> ASSIGNED TASK: Identify each line below containing the string "identification" and copy it.

> EXERCISE INPUT:
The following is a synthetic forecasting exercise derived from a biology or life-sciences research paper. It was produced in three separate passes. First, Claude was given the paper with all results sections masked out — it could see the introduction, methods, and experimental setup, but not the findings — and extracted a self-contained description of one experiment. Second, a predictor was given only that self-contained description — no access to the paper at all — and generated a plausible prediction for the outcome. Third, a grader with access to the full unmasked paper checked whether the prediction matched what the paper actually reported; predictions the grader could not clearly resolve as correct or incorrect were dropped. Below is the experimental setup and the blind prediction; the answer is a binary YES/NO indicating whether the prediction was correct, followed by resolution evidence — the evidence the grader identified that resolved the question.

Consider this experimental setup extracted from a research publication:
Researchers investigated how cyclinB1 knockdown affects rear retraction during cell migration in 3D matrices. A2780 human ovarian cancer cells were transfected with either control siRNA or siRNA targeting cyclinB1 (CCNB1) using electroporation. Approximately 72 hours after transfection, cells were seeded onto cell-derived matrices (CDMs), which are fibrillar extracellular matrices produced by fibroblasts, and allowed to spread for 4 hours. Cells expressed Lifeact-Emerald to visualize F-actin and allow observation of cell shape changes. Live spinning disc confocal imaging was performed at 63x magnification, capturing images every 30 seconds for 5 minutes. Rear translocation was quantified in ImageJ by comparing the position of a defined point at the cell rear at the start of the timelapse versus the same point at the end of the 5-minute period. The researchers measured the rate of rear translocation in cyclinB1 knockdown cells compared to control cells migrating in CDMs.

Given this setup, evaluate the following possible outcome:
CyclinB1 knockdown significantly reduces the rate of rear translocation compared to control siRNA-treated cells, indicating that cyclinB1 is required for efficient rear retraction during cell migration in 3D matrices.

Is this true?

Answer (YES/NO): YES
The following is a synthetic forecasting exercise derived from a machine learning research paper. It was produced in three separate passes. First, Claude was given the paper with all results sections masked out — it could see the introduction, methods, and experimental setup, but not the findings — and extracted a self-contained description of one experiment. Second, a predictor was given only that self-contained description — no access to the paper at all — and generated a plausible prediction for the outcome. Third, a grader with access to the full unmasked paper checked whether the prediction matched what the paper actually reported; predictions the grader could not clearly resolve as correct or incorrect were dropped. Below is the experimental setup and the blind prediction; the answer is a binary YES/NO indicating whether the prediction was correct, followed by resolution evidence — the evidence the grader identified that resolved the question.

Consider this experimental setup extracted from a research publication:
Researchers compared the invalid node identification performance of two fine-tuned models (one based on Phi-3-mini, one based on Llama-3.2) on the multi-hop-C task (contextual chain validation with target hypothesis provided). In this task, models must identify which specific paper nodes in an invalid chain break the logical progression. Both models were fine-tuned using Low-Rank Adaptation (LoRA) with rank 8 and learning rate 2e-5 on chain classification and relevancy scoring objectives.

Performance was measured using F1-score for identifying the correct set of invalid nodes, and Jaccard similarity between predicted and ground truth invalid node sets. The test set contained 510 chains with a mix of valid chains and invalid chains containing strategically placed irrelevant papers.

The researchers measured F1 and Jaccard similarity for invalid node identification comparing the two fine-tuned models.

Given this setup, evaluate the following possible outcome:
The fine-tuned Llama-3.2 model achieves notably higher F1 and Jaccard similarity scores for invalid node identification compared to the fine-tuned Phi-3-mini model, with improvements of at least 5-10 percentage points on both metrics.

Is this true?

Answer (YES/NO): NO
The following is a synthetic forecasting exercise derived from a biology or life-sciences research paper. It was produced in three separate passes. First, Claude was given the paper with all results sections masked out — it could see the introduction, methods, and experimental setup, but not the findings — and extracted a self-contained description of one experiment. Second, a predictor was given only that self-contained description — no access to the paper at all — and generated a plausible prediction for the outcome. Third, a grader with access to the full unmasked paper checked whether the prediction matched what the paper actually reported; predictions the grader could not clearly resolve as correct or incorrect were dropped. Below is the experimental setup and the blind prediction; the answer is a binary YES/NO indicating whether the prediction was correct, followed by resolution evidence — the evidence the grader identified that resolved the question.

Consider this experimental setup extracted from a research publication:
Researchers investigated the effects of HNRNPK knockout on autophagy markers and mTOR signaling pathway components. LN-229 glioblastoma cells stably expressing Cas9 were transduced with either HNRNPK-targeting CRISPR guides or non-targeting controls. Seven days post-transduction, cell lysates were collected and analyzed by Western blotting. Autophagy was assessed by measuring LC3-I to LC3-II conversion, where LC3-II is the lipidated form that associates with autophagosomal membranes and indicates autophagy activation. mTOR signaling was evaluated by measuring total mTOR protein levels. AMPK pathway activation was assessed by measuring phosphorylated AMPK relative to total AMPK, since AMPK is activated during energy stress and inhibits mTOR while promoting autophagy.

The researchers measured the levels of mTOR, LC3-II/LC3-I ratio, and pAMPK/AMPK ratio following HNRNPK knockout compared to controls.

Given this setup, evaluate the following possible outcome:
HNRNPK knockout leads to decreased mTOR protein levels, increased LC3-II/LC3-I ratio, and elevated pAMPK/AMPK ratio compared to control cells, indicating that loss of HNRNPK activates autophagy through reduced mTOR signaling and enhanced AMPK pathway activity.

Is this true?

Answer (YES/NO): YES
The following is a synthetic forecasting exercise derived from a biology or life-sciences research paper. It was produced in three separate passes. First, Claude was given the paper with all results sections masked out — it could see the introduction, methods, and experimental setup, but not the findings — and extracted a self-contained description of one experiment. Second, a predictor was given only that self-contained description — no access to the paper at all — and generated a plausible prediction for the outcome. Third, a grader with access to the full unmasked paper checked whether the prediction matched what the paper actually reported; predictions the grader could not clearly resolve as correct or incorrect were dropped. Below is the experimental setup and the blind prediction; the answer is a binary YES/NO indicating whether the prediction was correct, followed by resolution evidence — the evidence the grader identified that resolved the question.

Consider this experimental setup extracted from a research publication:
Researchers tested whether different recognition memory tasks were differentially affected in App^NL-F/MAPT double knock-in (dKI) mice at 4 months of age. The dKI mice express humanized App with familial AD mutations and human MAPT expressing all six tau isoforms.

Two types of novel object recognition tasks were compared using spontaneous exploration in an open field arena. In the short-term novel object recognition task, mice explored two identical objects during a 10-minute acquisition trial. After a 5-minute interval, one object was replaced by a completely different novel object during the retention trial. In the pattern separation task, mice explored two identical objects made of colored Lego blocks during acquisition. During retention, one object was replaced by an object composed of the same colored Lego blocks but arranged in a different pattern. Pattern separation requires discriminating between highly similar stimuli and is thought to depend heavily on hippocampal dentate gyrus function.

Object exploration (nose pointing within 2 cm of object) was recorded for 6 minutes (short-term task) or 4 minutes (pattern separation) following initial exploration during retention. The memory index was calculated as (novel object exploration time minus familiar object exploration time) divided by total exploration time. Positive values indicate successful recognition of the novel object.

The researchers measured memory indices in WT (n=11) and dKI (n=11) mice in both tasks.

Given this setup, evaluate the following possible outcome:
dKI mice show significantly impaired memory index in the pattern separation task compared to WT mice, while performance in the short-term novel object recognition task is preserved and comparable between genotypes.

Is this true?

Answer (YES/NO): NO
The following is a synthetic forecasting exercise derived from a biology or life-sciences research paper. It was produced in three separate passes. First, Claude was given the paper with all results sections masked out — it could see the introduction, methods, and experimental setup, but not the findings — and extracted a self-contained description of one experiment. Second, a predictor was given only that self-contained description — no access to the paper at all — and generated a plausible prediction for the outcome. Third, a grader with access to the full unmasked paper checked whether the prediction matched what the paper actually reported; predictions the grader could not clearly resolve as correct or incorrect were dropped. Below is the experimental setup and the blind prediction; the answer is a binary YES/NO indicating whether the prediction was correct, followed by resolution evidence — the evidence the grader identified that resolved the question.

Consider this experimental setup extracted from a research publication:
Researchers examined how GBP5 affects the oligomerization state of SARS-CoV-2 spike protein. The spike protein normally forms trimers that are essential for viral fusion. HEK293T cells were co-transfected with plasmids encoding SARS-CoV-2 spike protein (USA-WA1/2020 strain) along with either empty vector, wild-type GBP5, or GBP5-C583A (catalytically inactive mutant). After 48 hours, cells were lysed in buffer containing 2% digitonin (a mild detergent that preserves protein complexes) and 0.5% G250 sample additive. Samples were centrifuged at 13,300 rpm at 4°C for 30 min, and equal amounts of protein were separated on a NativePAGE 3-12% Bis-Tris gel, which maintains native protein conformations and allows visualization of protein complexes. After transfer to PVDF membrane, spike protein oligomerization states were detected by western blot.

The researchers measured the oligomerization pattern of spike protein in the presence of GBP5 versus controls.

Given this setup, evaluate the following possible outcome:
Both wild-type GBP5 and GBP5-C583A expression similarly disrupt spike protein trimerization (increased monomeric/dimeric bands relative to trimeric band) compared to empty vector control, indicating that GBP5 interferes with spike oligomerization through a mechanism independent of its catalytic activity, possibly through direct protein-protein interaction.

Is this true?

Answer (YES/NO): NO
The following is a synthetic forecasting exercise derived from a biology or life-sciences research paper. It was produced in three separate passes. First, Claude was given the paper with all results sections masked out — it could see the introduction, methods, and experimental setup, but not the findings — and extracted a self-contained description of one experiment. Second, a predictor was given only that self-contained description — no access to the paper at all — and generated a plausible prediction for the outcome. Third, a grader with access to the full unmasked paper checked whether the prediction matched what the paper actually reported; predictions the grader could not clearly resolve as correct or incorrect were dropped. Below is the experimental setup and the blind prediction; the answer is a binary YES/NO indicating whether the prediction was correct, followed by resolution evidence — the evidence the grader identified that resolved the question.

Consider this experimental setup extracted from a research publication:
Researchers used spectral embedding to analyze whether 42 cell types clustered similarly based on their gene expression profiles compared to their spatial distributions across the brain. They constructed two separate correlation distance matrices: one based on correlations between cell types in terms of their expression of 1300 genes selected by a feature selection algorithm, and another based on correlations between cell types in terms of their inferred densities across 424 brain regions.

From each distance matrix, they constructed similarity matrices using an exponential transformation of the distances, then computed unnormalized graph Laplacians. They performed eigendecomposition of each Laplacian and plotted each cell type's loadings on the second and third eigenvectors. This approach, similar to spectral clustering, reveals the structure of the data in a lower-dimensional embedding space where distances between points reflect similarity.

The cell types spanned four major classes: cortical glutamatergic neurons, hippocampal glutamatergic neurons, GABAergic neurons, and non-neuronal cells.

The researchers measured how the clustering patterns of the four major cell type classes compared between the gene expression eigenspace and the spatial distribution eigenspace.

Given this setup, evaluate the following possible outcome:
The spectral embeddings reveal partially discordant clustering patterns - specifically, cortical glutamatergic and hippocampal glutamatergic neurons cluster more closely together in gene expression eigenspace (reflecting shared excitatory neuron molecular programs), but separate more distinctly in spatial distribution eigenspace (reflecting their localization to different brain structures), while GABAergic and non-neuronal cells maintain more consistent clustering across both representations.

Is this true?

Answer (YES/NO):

> SOLVED EXERCISE:
Researchers compared the invalid node identification performance of two fine-tuned models (one based on Phi-3-mini, one based on Llama-3.2) on the multi-hop-C task (contextual chain validation with target hypothesis provided). In this task, models must identify which specific paper nodes in an invalid chain break the logical progression. Both models were fine-tuned using Low-Rank Adaptation (LoRA) with rank 8 and learning rate 2e-5 on chain classification and relevancy scoring objectives.
The researchers measured F1 and Jaccard similarity for invalid node identification comparing the two fine-tuned models.
The fine-tuned Llama-3.2 model achieves notably higher F1 and Jaccard similarity scores for invalid node identification compared to the fine-tuned Phi-3-mini model, with improvements of at least 5-10 percentage points on both metrics.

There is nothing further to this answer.